**Passage provided**

-1

I am looking for links (not urls of pages) written in job postings on a particular website. I would like to scan the website and copy all strings beginning with http or www on ALL the pages (about 1000)

I am on windows 7. i dont know how to run scripts. Can anybody suggest a efficient way of doing this?

Would i have to first download all html pages? If so, then what software should i use for downloading and scanning and copying for the string?

M Singh
  • 21

3 Answers3

2

When we keep in mind that running scripts is not an option for you, you could take the approach to download the source code of a page (right click -> download source code). You then can open it with e.g. notepad and search the content by pressing [Ctrl] + [F].

Another way would be using the URLStringGrabber: http://www.nirsoft.net/utils/url_string_grabber.html

1

You can easly achieve that in Opera, just open left pane - Links, and you can copy all of them to clipboard

0

I find the program WinHTTrack to be useful for this purpose. There is a combination of options that allow you to download a single page, but change the URLs to a specific, absolute format so that you can later search the raw HTML and be guaranteed almost all of the links.

  1. After setting the mirror name and progressing to the next screen, change the Action to "Download web site(s)".
  2. Put the URL of the page that contains more web pages in the "Web Addresses: (URL)" box.
  3. Select Options -> Experts Only
  4. Change the "Rewrite Links: internal / external" to "Absolute URI / Absolute URL" (or, if you're only using the page for scraping URLs, "Absolute URL / Absolute URL").
  5. Press OK, then Next, then navigate through the options as usual.

More information about HTTrack can be found on the tag.

wizzwizz4
  • 749

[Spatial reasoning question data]
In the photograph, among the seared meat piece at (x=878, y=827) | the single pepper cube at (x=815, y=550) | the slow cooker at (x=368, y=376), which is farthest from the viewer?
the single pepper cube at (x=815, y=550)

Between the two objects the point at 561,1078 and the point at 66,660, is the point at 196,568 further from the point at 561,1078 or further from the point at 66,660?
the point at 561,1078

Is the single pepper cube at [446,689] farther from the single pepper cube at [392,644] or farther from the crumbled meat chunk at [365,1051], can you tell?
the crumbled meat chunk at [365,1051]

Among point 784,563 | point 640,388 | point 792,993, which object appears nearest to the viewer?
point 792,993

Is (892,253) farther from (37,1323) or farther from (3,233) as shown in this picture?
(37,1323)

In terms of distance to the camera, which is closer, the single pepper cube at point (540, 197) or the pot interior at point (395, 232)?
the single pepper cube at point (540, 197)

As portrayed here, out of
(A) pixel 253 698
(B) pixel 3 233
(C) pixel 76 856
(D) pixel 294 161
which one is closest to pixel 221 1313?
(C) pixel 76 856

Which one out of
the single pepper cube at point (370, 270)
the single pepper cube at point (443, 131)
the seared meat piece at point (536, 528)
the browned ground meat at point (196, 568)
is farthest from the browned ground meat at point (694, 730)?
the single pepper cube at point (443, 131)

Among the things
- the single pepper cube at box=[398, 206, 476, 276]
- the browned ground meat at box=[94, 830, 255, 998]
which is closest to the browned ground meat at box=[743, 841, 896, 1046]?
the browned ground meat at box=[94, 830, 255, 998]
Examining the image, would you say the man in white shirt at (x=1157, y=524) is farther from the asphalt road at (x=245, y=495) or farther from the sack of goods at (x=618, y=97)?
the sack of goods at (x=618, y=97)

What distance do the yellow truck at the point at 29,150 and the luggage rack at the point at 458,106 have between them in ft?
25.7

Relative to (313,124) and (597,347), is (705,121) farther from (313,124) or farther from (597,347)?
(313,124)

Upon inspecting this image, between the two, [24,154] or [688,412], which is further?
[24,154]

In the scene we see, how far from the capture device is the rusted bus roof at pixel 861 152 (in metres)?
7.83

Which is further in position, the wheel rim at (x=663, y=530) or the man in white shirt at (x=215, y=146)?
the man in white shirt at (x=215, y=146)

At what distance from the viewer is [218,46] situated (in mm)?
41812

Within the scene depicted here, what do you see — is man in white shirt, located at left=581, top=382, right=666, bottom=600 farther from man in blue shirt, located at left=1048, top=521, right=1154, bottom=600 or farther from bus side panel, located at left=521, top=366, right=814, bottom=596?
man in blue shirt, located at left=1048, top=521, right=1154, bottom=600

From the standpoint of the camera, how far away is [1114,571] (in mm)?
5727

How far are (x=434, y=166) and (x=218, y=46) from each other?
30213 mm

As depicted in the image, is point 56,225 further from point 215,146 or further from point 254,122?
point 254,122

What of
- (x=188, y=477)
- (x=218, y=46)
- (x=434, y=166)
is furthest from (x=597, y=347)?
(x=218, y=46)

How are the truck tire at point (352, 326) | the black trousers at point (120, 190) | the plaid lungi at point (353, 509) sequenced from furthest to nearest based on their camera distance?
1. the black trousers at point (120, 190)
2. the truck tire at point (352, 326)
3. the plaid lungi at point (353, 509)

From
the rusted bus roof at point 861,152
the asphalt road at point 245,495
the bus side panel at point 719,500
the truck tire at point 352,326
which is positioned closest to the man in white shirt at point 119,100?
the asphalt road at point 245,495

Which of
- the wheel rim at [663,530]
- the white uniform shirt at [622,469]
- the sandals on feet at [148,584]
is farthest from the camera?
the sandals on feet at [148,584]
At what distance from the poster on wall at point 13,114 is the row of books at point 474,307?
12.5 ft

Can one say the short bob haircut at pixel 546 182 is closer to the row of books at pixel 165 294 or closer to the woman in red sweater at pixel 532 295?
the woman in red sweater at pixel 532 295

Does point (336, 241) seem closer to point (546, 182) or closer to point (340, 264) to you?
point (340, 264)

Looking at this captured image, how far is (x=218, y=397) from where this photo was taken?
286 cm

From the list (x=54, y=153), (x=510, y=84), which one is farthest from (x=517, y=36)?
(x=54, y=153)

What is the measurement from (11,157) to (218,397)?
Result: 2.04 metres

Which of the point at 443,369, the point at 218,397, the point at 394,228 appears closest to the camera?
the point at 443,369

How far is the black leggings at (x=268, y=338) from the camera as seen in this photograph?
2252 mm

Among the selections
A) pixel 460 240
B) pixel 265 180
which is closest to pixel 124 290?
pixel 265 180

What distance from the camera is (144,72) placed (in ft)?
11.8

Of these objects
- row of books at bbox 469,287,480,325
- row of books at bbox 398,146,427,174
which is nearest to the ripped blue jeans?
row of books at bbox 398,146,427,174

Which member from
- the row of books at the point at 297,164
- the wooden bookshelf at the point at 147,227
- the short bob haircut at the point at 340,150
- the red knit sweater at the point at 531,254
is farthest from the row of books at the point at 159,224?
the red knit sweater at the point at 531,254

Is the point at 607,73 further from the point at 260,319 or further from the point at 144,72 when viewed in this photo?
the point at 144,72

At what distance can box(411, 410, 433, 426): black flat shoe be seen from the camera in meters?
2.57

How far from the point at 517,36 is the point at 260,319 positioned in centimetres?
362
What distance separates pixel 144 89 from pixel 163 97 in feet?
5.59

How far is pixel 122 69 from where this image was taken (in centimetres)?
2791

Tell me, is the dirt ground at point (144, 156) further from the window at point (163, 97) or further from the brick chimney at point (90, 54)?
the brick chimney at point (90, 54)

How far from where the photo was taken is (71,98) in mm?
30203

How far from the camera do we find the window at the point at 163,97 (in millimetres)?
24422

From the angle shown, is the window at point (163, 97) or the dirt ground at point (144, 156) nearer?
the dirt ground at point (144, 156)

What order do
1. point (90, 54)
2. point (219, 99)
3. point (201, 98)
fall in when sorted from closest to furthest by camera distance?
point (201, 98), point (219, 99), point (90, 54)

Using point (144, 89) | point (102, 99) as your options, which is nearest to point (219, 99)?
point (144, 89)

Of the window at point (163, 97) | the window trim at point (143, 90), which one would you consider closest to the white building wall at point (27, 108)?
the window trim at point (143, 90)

**What the task asks**
In the forum thread above about collecting links from a website, what should the "Rewrite Links: internal / external" option in WinHTTrack be changed to?

**Full solution**
It should be changed to "Absolute URI / Absolute URL", or to "Absolute URL / Absolute URL" if the page is only being used for scraping URLs.